Richard Stahl, MD, lead gastrointestinal surgeon at the University of Alabama at Birmingham, told MedPage Today that he warns patients about the potential change in alcohol tolerance, but said it's likely that other clinicians aren't sufficiently educating patients.
In his letter, Holt briefly reviewed a number of studies on alcohol metabolism after gastric bypass and concluded that patients "should be very concerned about elevated blood (and breath) alcohol concentrations out of proportion to intake."
The changes may be due to alcohol-producing bacteria that accumulate in the bypassed duodenal-jejunal loop. It's been shown that bacteria accumulating in stagnant loops of intestine can produce ethanol from carbohydrates, Holt wrote.
In fact, one study showed that small amounts of alcohol have been detected in the blood of jejunoileal bypass patients and in obese women. Stahl noted that these concentrations, however, don't produce clinical effects. Thus, the patients don't feel intoxicated.
Another study found elevated peak alcohol concentrations and a significant delay in the return of alcohol levels to baseline concentrations after drinking just one glass of wine six months after surgery.

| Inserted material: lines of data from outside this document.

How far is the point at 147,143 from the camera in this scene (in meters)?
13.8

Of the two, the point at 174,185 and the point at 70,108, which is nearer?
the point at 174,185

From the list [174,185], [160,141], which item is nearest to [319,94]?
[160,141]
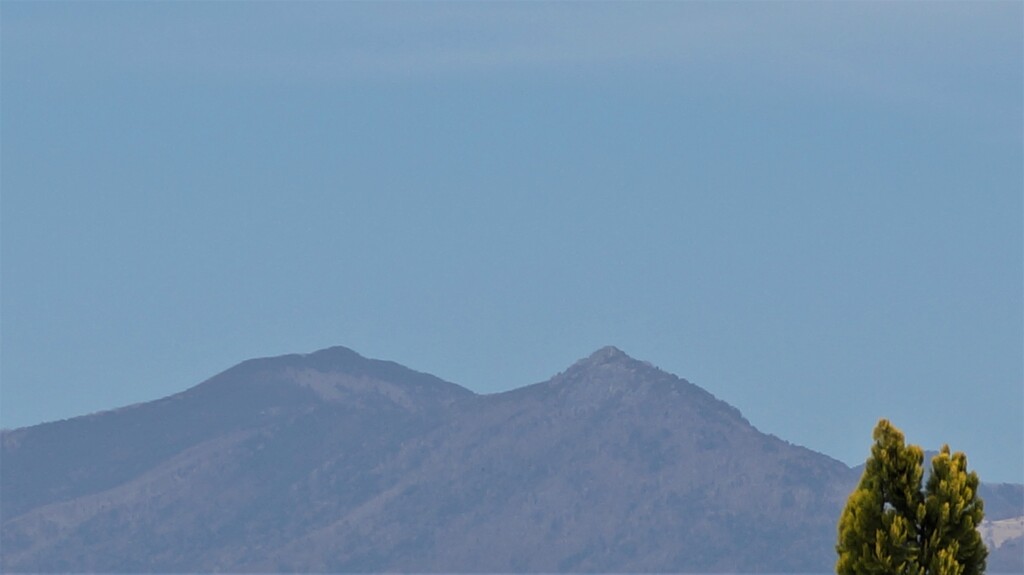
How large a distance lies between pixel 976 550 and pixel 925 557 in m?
1.63

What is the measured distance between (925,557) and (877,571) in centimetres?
144

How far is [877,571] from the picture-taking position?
43.3m

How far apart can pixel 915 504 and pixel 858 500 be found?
1.53 metres

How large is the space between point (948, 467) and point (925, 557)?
7.77 feet

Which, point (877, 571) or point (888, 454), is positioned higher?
point (888, 454)

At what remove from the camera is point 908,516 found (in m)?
44.3

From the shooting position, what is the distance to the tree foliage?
4356 centimetres

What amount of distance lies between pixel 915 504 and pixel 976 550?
81.7 inches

Stahl said it's easy to see why quick absorption into the bloodstream can increase blood alcohol concentrations rapidly, but it's not clear why it takes so long for those levels to subside.
Holt wrote that gastric bypass patients generally report greater sensitivity to small amounts of alcohol, with rapid intoxication and lower tolerance than before surgery.

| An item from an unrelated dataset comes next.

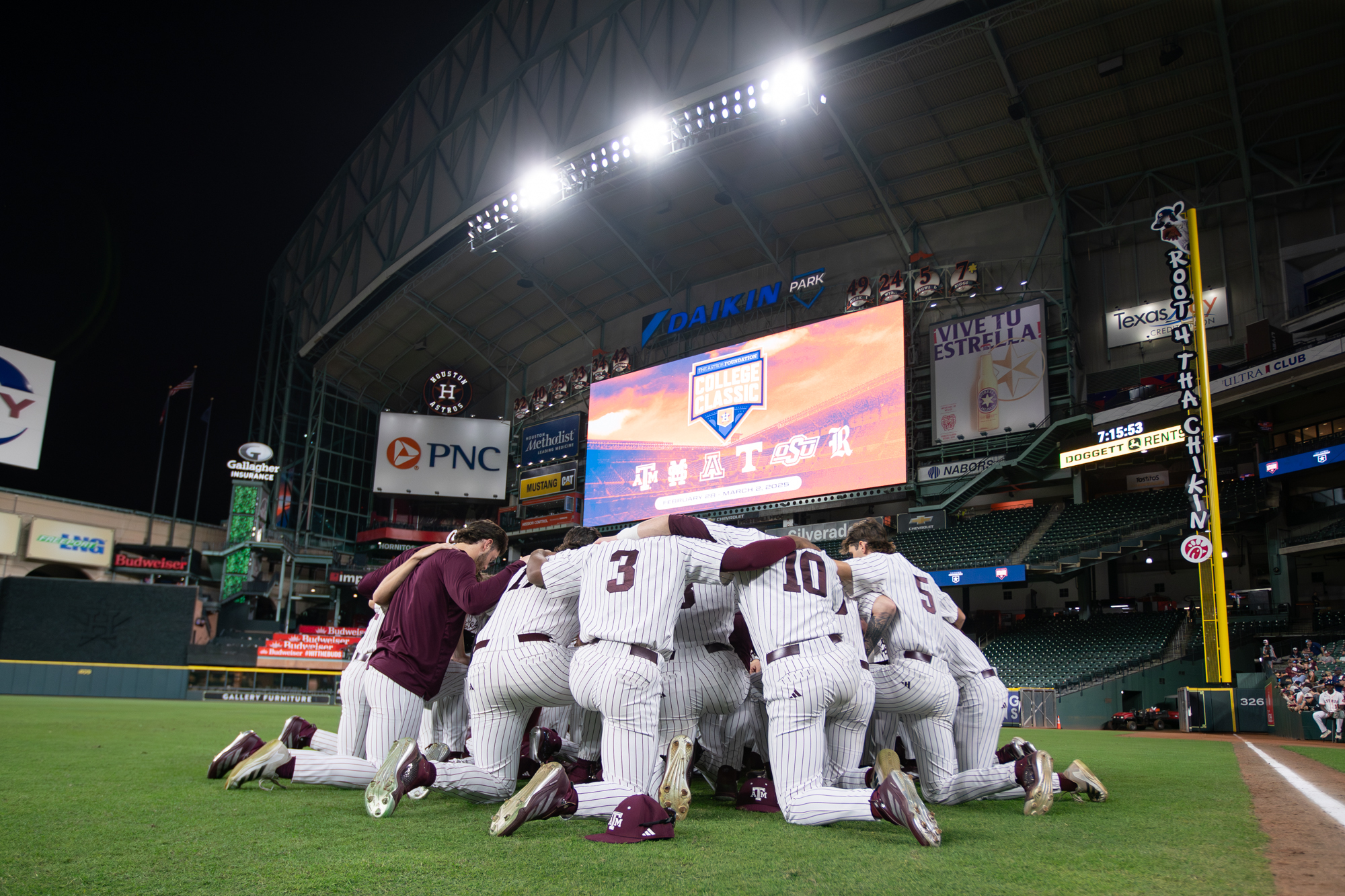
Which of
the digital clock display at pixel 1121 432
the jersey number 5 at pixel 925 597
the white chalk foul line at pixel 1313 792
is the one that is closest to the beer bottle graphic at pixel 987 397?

He noted that the letter was prompted by one patient's misadventure from several years ago. The patient had a minor traffic accident and was given a breathalyser test, which indicated moderate intoxication.

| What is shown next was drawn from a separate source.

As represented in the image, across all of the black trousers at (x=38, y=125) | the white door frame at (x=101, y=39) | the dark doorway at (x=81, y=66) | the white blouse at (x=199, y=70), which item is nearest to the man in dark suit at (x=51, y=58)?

The reading was much to the patient's surprise, Holt wrote, because many hours had passed since he had imbibed only one glass of wine.
Although gastric bypass patients are clearly told to lower their overall caloric intake in order to augment their weight loss, there are other foods besides alcohol that can have significant metabolic effects after surgery, such as sweets.
"Sweets are bad, and not just from a caloric standpoint," Stahl said. "They also cause dumping syndrome."
That's essentially the body's way of dealing with an overload of sugars that have rapidly crossed directly from the stomach into the bloodstream, he explained. It makes patients feel flushed and bloated and can increase heart rate.
"They just feel really awful, and it happens within minutes of eating that food," he said, adding that the initial symptoms are often followed a couple hours later with a second round due to low concentrations of blood sugar.
Primary source: The Lancet
Holt RP "Changes in alcohol metabolism after gastric bypass surgery" Lancet 2011; 378: 767.